TRECHO SELECIONADO
▬▬▬▬▬▬▬▬▬▬

Acredito que todos que visitam este blog já tenham ouvido falar no famigerado aquecimento global.
Para que não permaneçamos
no senso comum, devemos compreender que tanto o aquecimento global quanto o
efeito estufa são processos naturais sem os quais a vida na Terra simplesmente
não existiria. Nosso planeta encontra-se naquilo que os astrônomos e
astrofísicos chamam de "zona habitável" de um sistema planetário,
onde a incidência de radiação proveniente da estrela principal (no nosso caso,
do Sol) permite a existência de água em estado líquido, fundamental para o
desenvolvimento da vida como a conhecemos. Ademais, a estrutura do nosso planeta, dotada de uma inclinação axial
média de 23,1º e de uma atmosfera recheada por gases de efeito estufa
(perfluorcarbonetos, óxido nitroso, ozônio, vapor de água, metano, dióxido de
carbono, dentre outros), possibilita que boa parte da energia proveniente do Sol
permaneça retida em nosso planeta, permitindo que todos os seres vivos possam extrair dessa energia subsídios fundamentais para a atividade vital (vide a
fotossíntese, por exemplo). O aquecimento global é tão natural que até nosso vizinho Vênus é classificado como o
planeta mais quente do Sistema Solar justamente por possuir uma atmosfera densa
e uma quantidade muito grande de gases de efeito estufa (provenientes sobretudo
das inúmeras erupções vulcânicas), o que o faz apresentar temperaturas médias de
450 ºC.
Então, para quê se
preocupar? Se o aquecimento global e o efeito estufa são naturais, então nós
não temos nada a ver com isso, correto? Errado.
Senta que lá vem
história!
O fenômeno do aquecimento
global já ocorreu em outros períodos da história da Terra, e por isso muitos
cientistas demoraram a aceitar que o atual aumento de temperatura pudesse ser
causado unicamente pelas atividades humanas. Apesar de o aumento na concentração
de dióxido de carbono (maior responsável pelo efeito estufa) ser constante, desde o início da industrialização no
século XIX, alguns defendem a tese de que a relação entre esse aumento e a
elevação da temperatura pode não ser tão direta. Lopes (2006) explica que um
estudo publicado na Revista Science
no ano de 2000 aponta que os fatores naturais, como erupções vulcânicas ou
variações na intensidade da radiação solar que chega à Terra, seriam
responsáveis por cerca de 25% da variação total de temperatura no século XX.
Indo na contramão deste entendimento, o químico norte-americano
Charles David Keeling (1928-2005) foi um dos poucos estudiosos que dedicou sua
vida profissional à medição dos níveis de gás carbônico no ambiente. Seus
estudos tiveram início em 1954, quando desejou saber se a pressão de um gás
como o CO2 era a mesma no ar e na
água. Na busca da resposta, ele aperfeiçoou o aparelho usado para
fazer esse tipo de medida e analisou amostras de ar e de oceanos em diferentes
regiões da Terra, e em diferentes períodos do dia, durante alguns anos.

▬▬▬▬▬▬▬▬▬▬

TRECHOS DE DADOS
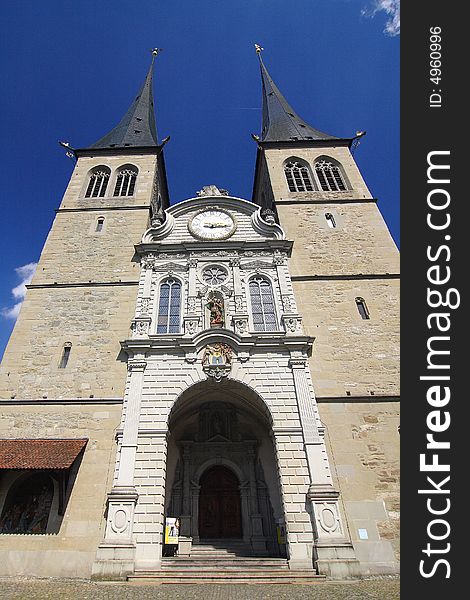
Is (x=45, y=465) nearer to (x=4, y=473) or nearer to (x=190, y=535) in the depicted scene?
(x=4, y=473)

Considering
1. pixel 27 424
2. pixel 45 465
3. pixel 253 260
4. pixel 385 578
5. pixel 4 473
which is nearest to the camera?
pixel 385 578

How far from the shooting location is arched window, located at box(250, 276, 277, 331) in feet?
37.2

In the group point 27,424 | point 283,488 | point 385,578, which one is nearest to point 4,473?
point 27,424

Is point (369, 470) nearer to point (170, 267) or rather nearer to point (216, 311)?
point (216, 311)

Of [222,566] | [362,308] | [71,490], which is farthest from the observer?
[362,308]

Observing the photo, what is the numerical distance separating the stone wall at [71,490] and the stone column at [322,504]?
469 centimetres

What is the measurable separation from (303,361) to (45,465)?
6874mm

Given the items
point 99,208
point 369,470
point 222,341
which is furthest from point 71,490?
point 99,208

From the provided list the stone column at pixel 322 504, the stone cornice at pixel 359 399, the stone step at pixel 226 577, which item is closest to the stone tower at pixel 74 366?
the stone step at pixel 226 577

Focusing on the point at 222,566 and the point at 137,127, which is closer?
the point at 222,566

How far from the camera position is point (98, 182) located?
58.0 feet

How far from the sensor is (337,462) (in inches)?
344

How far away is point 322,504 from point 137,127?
22.2m

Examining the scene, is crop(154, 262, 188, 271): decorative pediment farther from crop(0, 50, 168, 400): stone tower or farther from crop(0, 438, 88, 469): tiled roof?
crop(0, 438, 88, 469): tiled roof
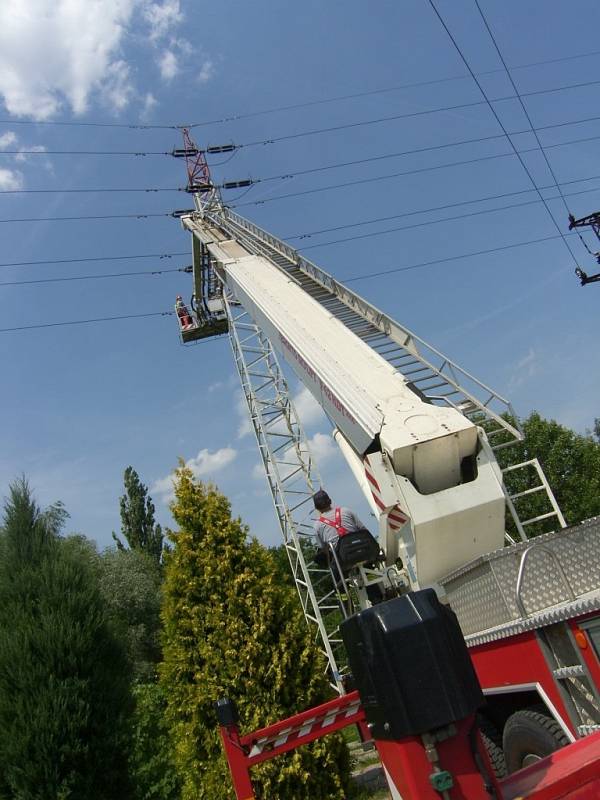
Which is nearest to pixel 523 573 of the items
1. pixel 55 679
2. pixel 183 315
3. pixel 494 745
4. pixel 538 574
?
pixel 538 574

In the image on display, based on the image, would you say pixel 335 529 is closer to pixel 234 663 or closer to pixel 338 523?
pixel 338 523

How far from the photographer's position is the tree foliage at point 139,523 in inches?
1462

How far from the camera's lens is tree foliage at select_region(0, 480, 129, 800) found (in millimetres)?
5477

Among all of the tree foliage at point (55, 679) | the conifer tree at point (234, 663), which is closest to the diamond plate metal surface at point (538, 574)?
the conifer tree at point (234, 663)

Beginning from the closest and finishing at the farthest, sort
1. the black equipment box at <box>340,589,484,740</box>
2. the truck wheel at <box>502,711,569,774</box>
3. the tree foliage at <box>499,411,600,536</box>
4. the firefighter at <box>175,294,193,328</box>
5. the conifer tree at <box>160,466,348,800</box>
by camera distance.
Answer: the black equipment box at <box>340,589,484,740</box> → the truck wheel at <box>502,711,569,774</box> → the conifer tree at <box>160,466,348,800</box> → the firefighter at <box>175,294,193,328</box> → the tree foliage at <box>499,411,600,536</box>

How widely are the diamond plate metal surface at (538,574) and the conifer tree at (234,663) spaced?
311 centimetres

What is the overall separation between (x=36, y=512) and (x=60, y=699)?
212 centimetres

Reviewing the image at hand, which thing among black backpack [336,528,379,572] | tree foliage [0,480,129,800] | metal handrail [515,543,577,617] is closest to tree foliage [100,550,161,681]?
tree foliage [0,480,129,800]

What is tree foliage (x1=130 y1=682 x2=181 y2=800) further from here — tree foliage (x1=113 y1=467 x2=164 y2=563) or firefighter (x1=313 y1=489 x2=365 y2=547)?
tree foliage (x1=113 y1=467 x2=164 y2=563)

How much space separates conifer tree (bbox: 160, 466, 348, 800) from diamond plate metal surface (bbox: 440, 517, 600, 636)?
3.11 m

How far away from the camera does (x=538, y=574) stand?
4.30 metres

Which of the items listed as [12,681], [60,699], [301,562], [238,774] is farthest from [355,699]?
[301,562]

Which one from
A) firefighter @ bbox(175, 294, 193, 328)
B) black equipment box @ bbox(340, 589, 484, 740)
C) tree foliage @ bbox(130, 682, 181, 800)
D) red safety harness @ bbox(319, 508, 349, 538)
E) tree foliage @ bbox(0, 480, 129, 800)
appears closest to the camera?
black equipment box @ bbox(340, 589, 484, 740)

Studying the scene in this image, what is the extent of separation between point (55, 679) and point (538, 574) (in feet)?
14.1
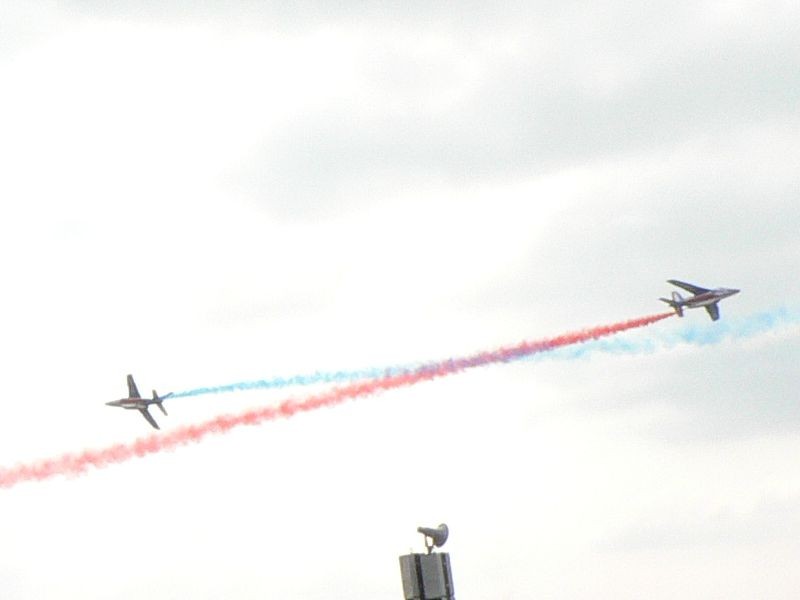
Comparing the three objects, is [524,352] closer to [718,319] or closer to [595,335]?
[595,335]

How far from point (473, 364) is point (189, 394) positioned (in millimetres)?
22761

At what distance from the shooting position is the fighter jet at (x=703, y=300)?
129 meters

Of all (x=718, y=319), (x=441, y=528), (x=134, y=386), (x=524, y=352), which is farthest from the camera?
(x=134, y=386)

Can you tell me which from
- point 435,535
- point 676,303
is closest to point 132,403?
point 676,303

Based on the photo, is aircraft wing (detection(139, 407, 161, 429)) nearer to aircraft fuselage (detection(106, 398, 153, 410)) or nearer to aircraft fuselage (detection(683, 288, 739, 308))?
aircraft fuselage (detection(106, 398, 153, 410))

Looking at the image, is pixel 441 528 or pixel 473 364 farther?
pixel 473 364

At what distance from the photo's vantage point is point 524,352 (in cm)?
11600

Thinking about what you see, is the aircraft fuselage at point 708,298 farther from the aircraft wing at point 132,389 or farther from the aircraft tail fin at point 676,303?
the aircraft wing at point 132,389

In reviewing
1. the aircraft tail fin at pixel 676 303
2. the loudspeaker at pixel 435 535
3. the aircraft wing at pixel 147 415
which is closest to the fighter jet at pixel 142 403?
the aircraft wing at pixel 147 415

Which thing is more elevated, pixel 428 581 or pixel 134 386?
pixel 134 386

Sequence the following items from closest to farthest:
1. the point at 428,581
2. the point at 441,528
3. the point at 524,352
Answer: the point at 428,581 → the point at 441,528 → the point at 524,352

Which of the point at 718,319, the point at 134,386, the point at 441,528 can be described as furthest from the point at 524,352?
the point at 441,528

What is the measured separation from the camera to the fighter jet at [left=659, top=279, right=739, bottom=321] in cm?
12925

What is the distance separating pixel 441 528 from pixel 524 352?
2945 inches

▬▬▬▬▬▬▬▬▬▬

OBJETIVOS
**1)** De acordo com o texto sobre o aquecimento global, por que Vênus é classificado como o planeta mais quente do Sistema Solar? Responda em uma a três frases.
**2)** Com base no texto sobre o aquecimento global, responda:
(a) Qual é a inclinação axial média da Terra?
(b) Segundo o estudo publicado na Revista Science em 2000, por qual parcela da variação total de temperatura no século XX os fatores naturais seriam responsáveis?
(c) Em que ano Charles David Keeling iniciou seus estudos?
**3)** Escreva a continuação do texto sobre o aquecimento global a partir da última frase apresentada.
As entradas não são necessárias para realizar nenhuma das tarefas.

TAREFAS RESOLVIDAS
**1)** Vênus é classificado como o planeta mais quente do Sistema Solar por possuir uma atmosfera densa e uma quantidade muito grande de gases de efeito estufa, provenientes sobretudo das inúmeras erupções vulcânicas. Isso faz com que o planeta apresente temperaturas médias de 450 ºC.

**2)**
(a) 23,1º.
(b) Cerca de 25%.
(c) Em 1954.

**3)**
Keeling
observou que em qualquer lugar onde as medições eram feitas a concentração de CO2 era aproximadamente a mesma, em torno de 315 partes por
milhão (ppm). Esse era um valor médio, pois ao longo do dia o valor exato
apresentava variações, atingindo um valor máximo durante a madrugada e mínimo
pouco depois do meio-dia. O padrão de variações também era o mesmo para todas
as regiões que ele analisou.
As variações no teor de
dióxido de carbono atmosférico ao longo do dia estão relacionadas com o
metabolismo dos seres clorofilados: eles captam CO2 no processo de fotossíntese e liberam esse gás na
respiração. As algas e as plantas realizam fotossíntese durante o período
iluminado, e a taxa de trocas gasosas é maior do que a que se verifica durante
a respiração, que ocorre constantemente, dia e noite. Assim, a concentração de CO2 no ar diminui nos períodos mais iluminados do dia (quando a
fotossíntese é mais intensa) e aumenta durante a madrugada, quando plantas e
algas estão respirando na maior parte do tempo.
Em 1957, Charles Keeling
ajudou a implantar um sistema de monitoramento da concentração dos gases
atmosféricos em todo o planeta. Bases de pesquisa foram instaladas e as
leituras diárias de concentração de CO2 tiveram início no ano
seguinte. No início, alguns problemas técnicos comprometeram a obtenção de certas medidas, mas a partir de 1964 elas passaram a ser feitas ininterruptamente,
até os dias atuais.
A representação gráfica
desses resultados é conhecida como Curva de Keeling, em homenagem ao trabalho
desse grande cientista. A Curva de Keeling mostra os seguintes dados sobre as condições da atmosfera atual.
Keeling
e outros cientistas investigaram os fatores que explicariam o caráter
ascendente desta Curva. Entre os fatores estão: o desmatamento, a emissão de CO2 pela queima de combustíveis fósseis e o fato de que o
oceano não é capaz de absorver todo o CO2 lançado
na atmosfera, como se pensava há algumas décadas. Ou seja, a maior
responsabilidade pelo aquecimento global parece ser mesmo dos seres humanos e
do seu estilo de vida atual.
Conforme
já citado neste blog, em 2018 os níveis de CO2 atingiram,
pelo quarto ano seguido, as maiores médias da história da humanidade. Em 2019, as emissões deste gás ficaram abaixo do esperado (crescendo apenas 0,6%)
mas, mesmo assim, o número bruto é alarmante: até o final do ano, 37 bilhões de
toneladas de dióxido de carbono provenientes de atividades antrópicas serão lançados
na atmosfera.
"Certo,
Lucas. Muito interessante. Mas onde cazzo
entra a TI nisso?"
Calma,
jovem. Explicá-lo(a)-ei.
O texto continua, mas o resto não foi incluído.